**ASSIGNMENT:** Can you reproduce the section of the forum post on Unicode string libraries between "I'm looking for" and "would be great!).", inclusive?

**READING TEXT:**
C++ – Unicode std::string class replacement


I'm looking for suggestions regarding unicode aware std::string library replacements. I have a bunch of code that uses std::string, its iterators etc, and would like to now support unicode strings (free or open source implementations preferred, regex capabilities would be great!).

I'm not sure at this point if I require a complete rewrite or if I can get away with dropping in a new string library that supports all of the std::string interfaces. The unicode world seems very complex and I'm just wanting to enable it in my applications not have to learn every single aspect of it.

btw how does the index operator work when it has to pass back a reference to either a 1, 2,3 or 4 structure which could in theory change to either a 1,2,3 or 4 byte structure. if a larger or smaller sized value is passed, does the shifting back and forth of the internal data representation occur insitu?

**DATASET RECORDS:**

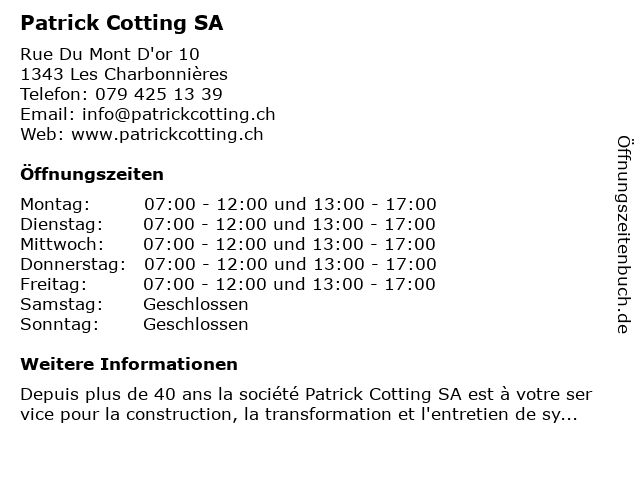 Patrick Cotting SA

Rue Du Mont D'or 10
1343 Les Charbonnières
Telefon: 079 425 13 39
Email: info@patrickcotting.ch
Web: www.patrickcotting.ch

Öffnungszeiten

| | |
|---|---|
| Montag: | 07:00 - 12:00 und 13:00 - 17:00 |
| Dienstag: | 07:00 - 12:00 und 13:00 - 17:00 |
| Mittwoch: | 07:00 - 12:00 und 13:00 - 17:00 |
| Donnerstag: | 07:00 - 12:00 und 13:00 - 17:00 |
| Freitag: | 07:00 - 12:00 und 13:00 - 17:00 |
| Samstag: | Geschlossen |
| Sonntag: | Geschlossen |

Weitere Informationen

Depuis plus de 40 ans la société Patrick Cotting SA est à votre ser vice pour la construction, la transformation et l'entretien de sy...

Öffnungszeitenbuch.de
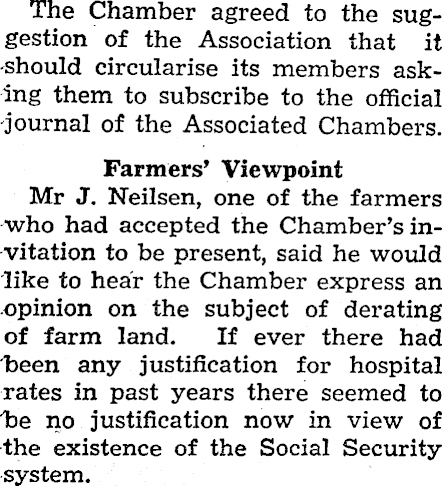 The Chamber agreed to the suggestion of the Association that it should circularise its members asking them to subscribe to the official journal of the Associated Chambers.

Farmers' Viewpoint

Mr J. Neilsen, one of the farmers who had accepted the Chamber's invitation to be present, said he would like to hear the Chamber express an opinion on the subject of derating of farm land. If ever there had been any justification for hospital rates in past years there seemed to be no justification now in view of the existence of the Social Security system.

**TASK SOLUTION:**
I'm looking for suggestions regarding unicode aware std::string library replacements. I have a bunch of code that uses std::string, its iterators etc, and would like to now support unicode strings (free or open source implementations preferred, regex capabilities would be great!).